Diferente da Câmara, em que se avalia a capacidade de somar votos, no Senado a unidade é um valor em si. Os deputados são eleitos pelo voto proporcional, estados mais populosos formam as maiores bancadas. No Senado, cada unidade da federação elege os mesmos três senadores, a representação de Roraima é igual a de São Paulo, uns com apoio de milhões outros de alguns milhares.
Por esse critério federativo, por serem ampla maioria na distribuição geográfica, representantes do Norte e do Nordeste há décadas presidem o Senado. Desde o começo da década de 90 todos os presidentes do Senado chegaram ao parlamento pelas mãos dos eleitores do Norte e do Nordeste. Inclusive os que assumiram pelas renúncias de Antônio Carlos Magalhães, Jader Barbalho e Renan Calheiros, envolvidos em escândalos, com a única exceção de Rames Tebet (MS) — pai da senadora Simone Tebet, candidata hoje à presidência do Senado.
Essa longa tradição — aliada a outra de que cabe a maior bancada partidária a indicação do presidente da Casa — virou pano de fundo para a estratégia da turma que há décadas dá as cartas no Senado tentar continuar no poder. Mesmo tendo sofrido fortes baixas nas urnas- foram derrotados Romero Jucá, Edson Lobão, Eunício Oliveira, Valdir Raupp, entre outros –, os que sobreviveram, como Renan Calheiros e Jader Barbalho, com o aval de José Sarney, tentam se manter à tona.
Faz tempo que Sarney e Jader só atuam nos bastidores. Renan é o cara da ribalta. Antes mesmo do desfecho eleitoral no segundo turno, sua turma plantou a primeira semente, com uma suposta contabilidade de que ele já tinha o apoio de metade dos senadores para voltar ao comando do Senado. As urnas acabavam de dar um cavalo de pau na composição do Senado e seu MDB encolhido. Mesmo sendo uma história de carochinha, foi comprada pelo valor de face por parte da mídia que cobre política.

**Problema proposto:** Segundo o texto sobre a presidência do Senado, quantos senadores cada unidade da federação elege?

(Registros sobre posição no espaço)

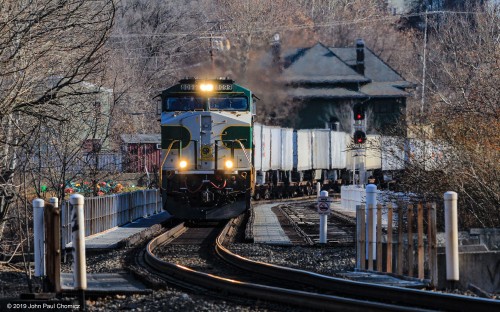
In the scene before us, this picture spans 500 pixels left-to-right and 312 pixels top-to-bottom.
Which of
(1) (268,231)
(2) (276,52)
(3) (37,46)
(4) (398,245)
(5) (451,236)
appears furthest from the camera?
(2) (276,52)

**Resposta completa:** Três senadores.